Records from a collection:
--------
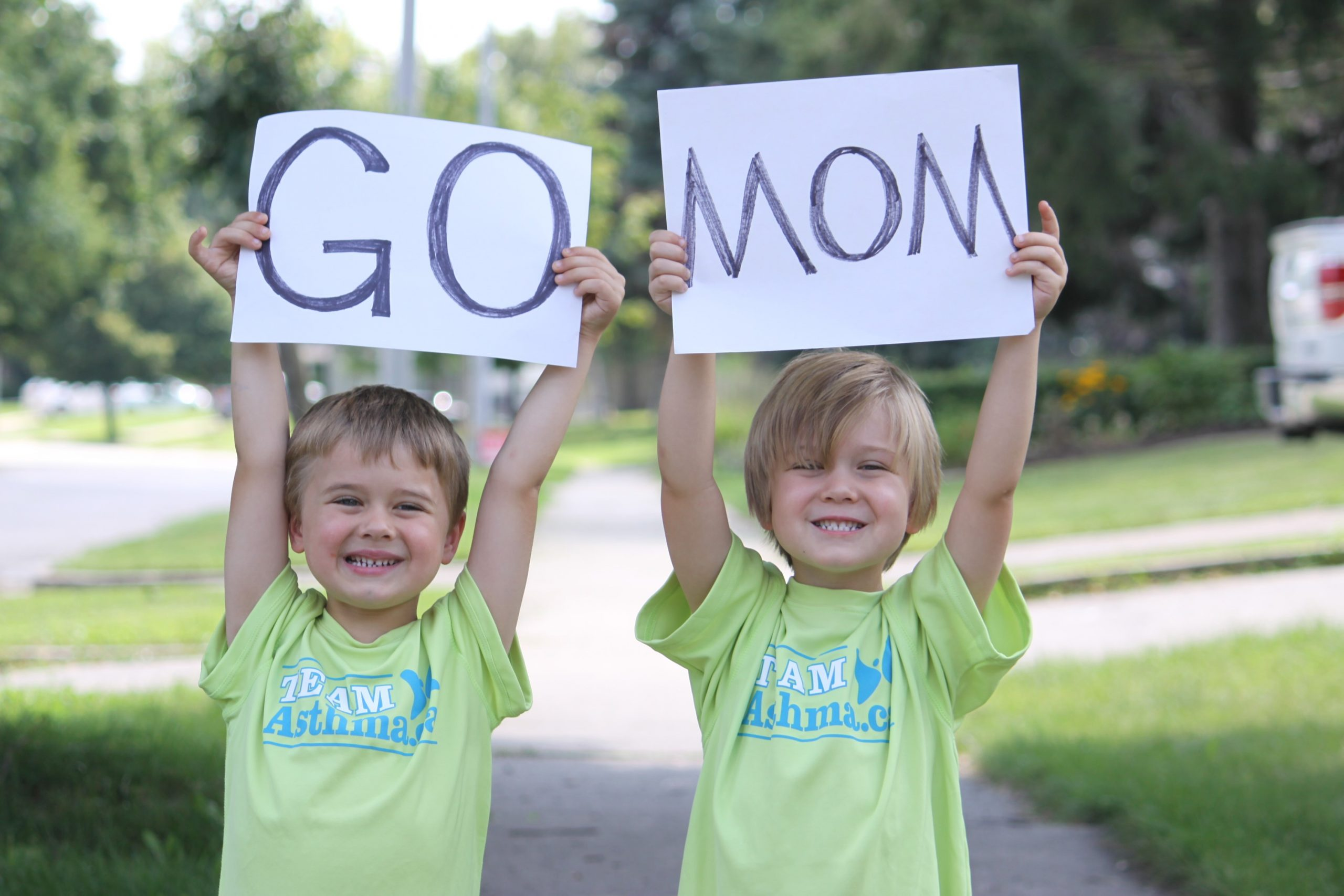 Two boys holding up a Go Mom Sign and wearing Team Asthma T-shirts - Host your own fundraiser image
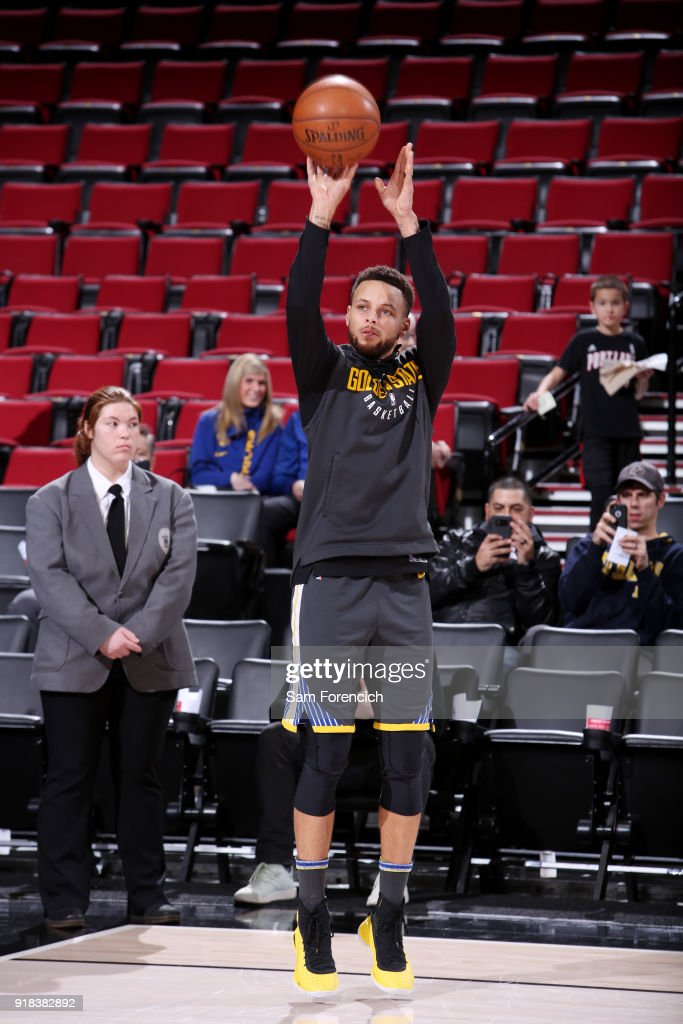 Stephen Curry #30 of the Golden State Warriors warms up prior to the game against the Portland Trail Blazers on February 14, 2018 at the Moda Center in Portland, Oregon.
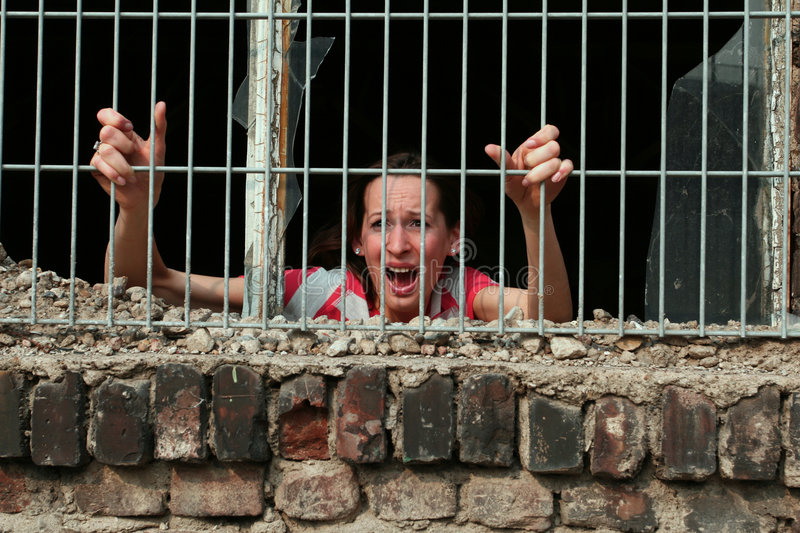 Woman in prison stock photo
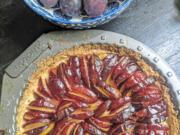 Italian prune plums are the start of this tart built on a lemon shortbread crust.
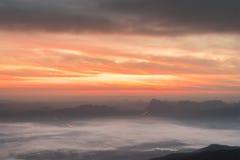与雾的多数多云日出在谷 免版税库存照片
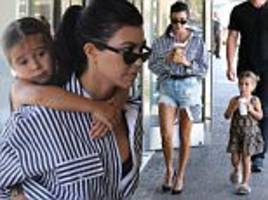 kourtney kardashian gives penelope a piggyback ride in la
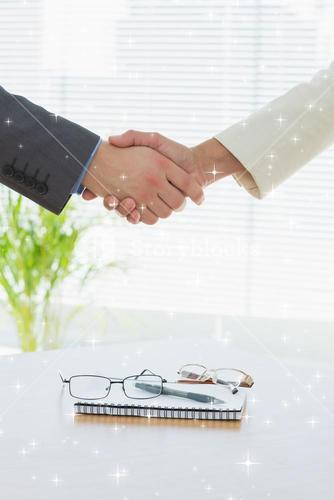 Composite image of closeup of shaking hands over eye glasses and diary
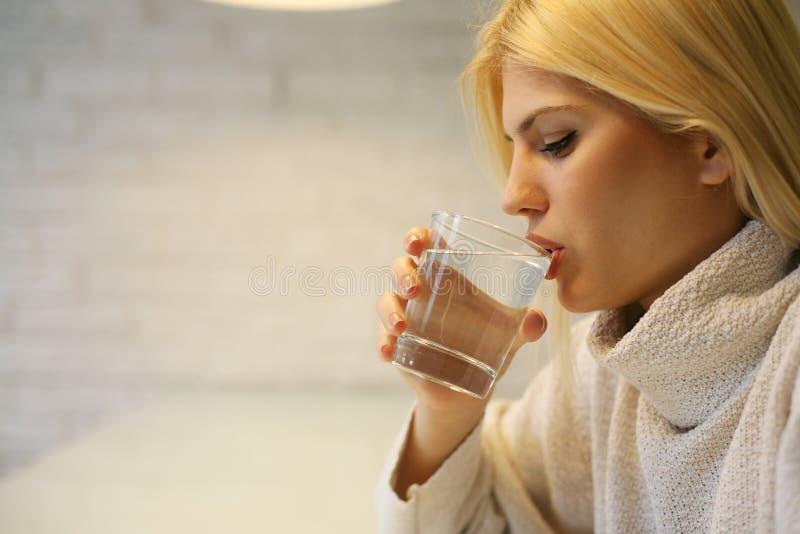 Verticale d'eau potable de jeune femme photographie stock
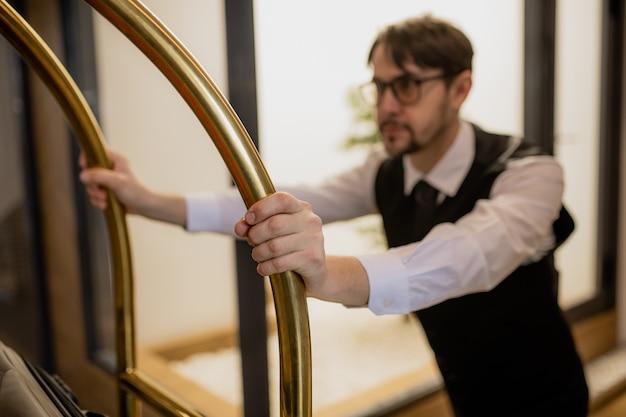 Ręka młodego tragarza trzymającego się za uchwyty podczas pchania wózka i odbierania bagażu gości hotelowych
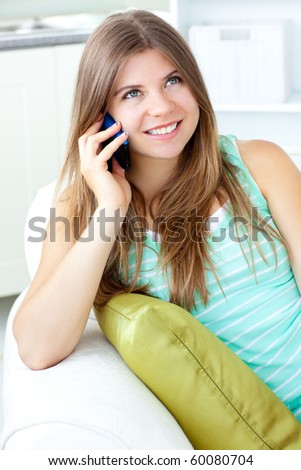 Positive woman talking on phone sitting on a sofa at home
--------
◆ Assignment ◆
Exclude all pictures and reproduce exactly the lines from the one containing "Stephen Curry #30" through the final line of the entries above.

◆ Exercise output ◆
 Stephen Curry #30 of the Golden State Warriors warms up prior to the game against the Portland Trail Blazers on February 14, 2018 at the Moda Center in Portland, Oregon.
 Woman in prison stock photo
 Italian prune plums are the start of this tart built on a lemon shortbread crust.
与雾的多数多云日出在谷 免版税库存照片
 kourtney kardashian gives penelope a piggyback ride in la
 Composite image of closeup of shaking hands over eye glasses and diary
 Verticale d'eau potable de jeune femme photographie stock
 Ręka młodego tragarza trzymającego się za uchwyty podczas pchania wózka i odbierania bagażu gości hotelowych
 Positive woman talking on phone sitting on a sofa at home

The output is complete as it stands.